There really has not been loads of excitement here at Pole in the last week. Work continues apace as we complete the station closing activities, and of course all the normal work continues to be done as well. Last week I had my first stint in the dish pit, cleaning up after the galley and its "customers" as part of the rotation everybody on-station has to follow.
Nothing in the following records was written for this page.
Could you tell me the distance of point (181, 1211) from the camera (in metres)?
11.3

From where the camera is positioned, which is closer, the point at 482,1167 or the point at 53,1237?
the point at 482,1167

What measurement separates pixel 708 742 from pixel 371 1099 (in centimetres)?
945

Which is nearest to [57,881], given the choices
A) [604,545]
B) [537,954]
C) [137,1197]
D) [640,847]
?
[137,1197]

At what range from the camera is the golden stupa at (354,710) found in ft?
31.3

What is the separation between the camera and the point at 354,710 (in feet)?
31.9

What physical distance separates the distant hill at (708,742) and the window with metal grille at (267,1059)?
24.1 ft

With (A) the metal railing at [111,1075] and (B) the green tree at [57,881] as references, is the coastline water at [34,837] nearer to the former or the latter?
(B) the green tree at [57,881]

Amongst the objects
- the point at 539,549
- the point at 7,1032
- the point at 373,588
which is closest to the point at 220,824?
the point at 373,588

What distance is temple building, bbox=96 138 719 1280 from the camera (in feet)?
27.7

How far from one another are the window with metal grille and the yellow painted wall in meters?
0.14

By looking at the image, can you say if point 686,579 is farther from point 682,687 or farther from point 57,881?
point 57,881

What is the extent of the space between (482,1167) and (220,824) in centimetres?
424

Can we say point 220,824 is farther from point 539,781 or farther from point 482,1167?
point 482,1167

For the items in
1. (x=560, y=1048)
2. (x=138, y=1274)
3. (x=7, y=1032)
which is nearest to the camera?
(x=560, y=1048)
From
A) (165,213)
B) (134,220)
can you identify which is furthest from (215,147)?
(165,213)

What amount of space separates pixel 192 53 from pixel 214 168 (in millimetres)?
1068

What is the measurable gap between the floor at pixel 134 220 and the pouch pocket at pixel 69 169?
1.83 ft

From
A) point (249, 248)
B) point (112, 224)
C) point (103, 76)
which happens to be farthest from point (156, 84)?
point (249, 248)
Sunday night again has become the night to go to the B1 lounge and watch a good movie, which will be preceded by real movie previews and a short film orchestrated by yours truly and one of my friends. This past weekend it was the sci-fi classic "Starship Troopers", which I hadn't watched in quite a few years. We've had good turnout thus far, and it is a really nice way to punctuate the week's end as my work days continue to pile up in an unbroken chain between Oct. "09 and Nov. "10. I'm currently at 125 days and counting. I finally got around to watching the first season of "Deadwood", and really liked it. Some of us are also watching the new version of "Battlestar Galactica", of which I've only seen the very first episode, but like a lot thus far. I'm still hitting the gym 6 times per week, and may participate in a boxing/mixed martial arts club one of the guys may put on here starting I'm not sure when. Thus far there are no bands that I know of, but do hope something will coalesce before too long. I love how much freedom there is to shape what little free time into whatever I want it to be down here.

Temperatures seem to be solidly hovering in the -50° F range now, and the sun continues its spiral to the horizon.

“Everything is theoretically impossible, until it is done. One could write a history of science in reverse by assembling the solemn pronouncements of highest authority about what could not be done and could never happen.”